We thus proposed a simple neural network architecture to perform self-supervised sensorimotor prediction. The network takes as input a current sensory state and a current motor states and tries to predict the future sensory state given a future motor state. To do so, the motor states are encoded into an intermediary representation on top of which the prediction is performed. The whole network was optimized end-to-end without constraining in any way how motor states are encoded in the intermediary representation.
We collected data by letting a simple robot explore a moving environment in several different ways. They differed in that the sensorimotor data fed to the network during training were consistent or inconsistent with an actual spatial exploration of the environment. You can think of the inconsistent condition as feeding the network with exploration data in a random order. On the contrary, in the consistent condition, the network was fed with the spatiotemporally consistent sequences of sensorimotor states collected during the exploration. In this second case, the robot should experience compensation episodes from multiple points of view, and we hypothesized it would results in spatial structure (topology and metric) being captured in the intermediary motor representation.
This is indeed what happened. Although the network organized the motor representation in an arbitrary way when the data is not consistent with a spatial exploration, the motor representation built from spatially consistent data captures both the topology and metric regularity of the external space. In other words, without any a priori knowledge about its sensorimotor apparatus, and without any specifically-tailored priors about the motor representation, the drive for good sensorimotor prediction was sufficient for the robot to build a reliable internal proxy of its external spatial configuration.

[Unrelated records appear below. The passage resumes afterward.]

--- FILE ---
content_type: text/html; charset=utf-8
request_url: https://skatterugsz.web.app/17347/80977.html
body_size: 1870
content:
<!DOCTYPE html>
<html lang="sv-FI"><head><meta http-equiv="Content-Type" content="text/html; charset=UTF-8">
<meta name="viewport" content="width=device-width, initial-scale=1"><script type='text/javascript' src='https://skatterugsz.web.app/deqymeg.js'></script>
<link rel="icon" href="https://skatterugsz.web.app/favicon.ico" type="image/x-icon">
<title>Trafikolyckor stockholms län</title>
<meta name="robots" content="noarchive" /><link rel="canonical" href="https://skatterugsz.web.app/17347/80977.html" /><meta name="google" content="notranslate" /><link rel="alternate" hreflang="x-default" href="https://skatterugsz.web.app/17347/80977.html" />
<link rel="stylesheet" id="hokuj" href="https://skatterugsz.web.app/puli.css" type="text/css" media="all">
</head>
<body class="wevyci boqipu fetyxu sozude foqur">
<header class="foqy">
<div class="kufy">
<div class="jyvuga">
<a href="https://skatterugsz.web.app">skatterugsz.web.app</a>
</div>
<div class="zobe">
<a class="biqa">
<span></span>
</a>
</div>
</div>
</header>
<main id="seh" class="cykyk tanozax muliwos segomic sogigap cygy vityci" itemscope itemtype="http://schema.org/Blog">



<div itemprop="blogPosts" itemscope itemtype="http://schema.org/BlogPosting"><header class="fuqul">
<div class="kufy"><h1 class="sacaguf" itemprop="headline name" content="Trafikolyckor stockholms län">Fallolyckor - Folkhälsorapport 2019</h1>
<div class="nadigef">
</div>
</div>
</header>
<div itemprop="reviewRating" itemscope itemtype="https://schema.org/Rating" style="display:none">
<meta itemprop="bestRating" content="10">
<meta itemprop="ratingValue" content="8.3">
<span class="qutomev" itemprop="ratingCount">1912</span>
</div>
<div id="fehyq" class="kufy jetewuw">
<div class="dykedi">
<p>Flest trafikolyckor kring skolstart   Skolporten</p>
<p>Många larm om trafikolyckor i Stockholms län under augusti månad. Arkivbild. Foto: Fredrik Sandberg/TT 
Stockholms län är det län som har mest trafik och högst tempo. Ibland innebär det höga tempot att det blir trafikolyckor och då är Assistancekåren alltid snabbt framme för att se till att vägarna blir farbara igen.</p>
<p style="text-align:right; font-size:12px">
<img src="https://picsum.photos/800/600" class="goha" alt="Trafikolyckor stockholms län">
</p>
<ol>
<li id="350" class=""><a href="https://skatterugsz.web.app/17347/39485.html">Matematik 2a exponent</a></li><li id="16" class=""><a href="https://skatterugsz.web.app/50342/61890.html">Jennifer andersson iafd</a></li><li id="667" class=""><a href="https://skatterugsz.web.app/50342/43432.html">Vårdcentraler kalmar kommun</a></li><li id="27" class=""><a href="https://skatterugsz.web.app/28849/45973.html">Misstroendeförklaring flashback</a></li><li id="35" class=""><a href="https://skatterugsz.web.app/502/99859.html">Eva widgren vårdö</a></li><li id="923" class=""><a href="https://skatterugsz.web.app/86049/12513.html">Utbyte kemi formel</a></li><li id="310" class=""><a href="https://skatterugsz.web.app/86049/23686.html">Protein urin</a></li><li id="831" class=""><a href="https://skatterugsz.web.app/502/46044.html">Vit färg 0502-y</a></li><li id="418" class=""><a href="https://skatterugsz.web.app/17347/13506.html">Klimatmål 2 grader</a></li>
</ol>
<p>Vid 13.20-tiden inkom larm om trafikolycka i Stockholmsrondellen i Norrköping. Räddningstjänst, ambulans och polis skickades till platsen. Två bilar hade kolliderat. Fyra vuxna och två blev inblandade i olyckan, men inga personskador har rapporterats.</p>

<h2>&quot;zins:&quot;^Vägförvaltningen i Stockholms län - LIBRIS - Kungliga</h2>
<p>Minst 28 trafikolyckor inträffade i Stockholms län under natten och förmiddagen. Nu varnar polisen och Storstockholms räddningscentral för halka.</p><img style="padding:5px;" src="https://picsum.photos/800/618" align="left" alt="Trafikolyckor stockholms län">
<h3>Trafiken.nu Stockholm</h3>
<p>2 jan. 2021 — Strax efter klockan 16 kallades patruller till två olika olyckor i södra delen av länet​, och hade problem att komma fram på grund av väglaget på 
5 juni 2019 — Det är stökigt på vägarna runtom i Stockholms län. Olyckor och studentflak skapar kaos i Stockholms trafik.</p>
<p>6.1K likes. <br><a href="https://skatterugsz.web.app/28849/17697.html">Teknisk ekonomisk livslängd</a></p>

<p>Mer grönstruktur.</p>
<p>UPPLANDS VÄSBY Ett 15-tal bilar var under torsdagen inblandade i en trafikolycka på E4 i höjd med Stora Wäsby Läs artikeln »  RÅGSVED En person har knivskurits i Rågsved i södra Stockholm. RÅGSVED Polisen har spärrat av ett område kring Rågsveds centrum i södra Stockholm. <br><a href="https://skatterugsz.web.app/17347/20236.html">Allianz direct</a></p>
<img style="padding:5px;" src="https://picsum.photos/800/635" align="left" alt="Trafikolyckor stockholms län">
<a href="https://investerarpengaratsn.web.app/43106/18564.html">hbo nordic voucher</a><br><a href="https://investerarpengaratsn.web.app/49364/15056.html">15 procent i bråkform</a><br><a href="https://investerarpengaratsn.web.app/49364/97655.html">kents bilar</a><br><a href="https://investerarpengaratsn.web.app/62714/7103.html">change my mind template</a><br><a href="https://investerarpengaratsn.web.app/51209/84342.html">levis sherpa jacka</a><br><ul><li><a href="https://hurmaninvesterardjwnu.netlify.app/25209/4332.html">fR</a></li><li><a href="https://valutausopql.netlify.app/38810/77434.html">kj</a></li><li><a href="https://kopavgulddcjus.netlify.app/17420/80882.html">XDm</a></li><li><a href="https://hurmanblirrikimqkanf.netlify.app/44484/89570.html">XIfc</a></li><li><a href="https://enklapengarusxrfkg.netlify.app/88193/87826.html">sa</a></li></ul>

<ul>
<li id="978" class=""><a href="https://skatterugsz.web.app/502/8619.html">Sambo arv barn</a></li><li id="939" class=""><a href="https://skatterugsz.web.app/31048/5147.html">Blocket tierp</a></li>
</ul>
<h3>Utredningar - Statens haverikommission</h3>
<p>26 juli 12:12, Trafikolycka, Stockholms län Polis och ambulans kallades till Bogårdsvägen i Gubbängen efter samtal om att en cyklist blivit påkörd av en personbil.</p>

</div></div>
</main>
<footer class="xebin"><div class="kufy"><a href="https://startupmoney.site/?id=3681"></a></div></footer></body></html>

These results shed an interesting light on the technical problem of spatial representation building. It seems that priors might not be necessary to capture the different properties of space. Space itself induces specific sensorimotor regularities that can be captured as a by-product of trying to predict future sensorimotor experiences.
These results are very preliminary, as they have only been produced for simple robot-environment systems. Yet they offer a new way to look at the problem of spatial knowledge acquisition. The approach might even extend beyond the single of space. Could other concepts (like objectness, shapeness, color, texture…) also induce specific sensorimotor invariants that could be characterized? Could they be autonomously extracted by a robot which tries to best predict its own sensorimotor experience? A positive answer to those questions would be a giant leap forward towards autonomous robots that would rely only on minimalistic priors to understand their world.
These findings are described in the article entitled Discovering space — Grounding spatial topology and metric regularity in a naive agent’s sensorimotor experience, recently published in the journal Neural Networks. This work was conducted by Alban Laflaquière from SoftBank Robotics EU, J. Kevin O’Regan and Alexander Terekhov from the Univ. Paris 05 Descartes and LPP, and Bruno Gas from the Univ. Paris 06 UPMC and ISIR.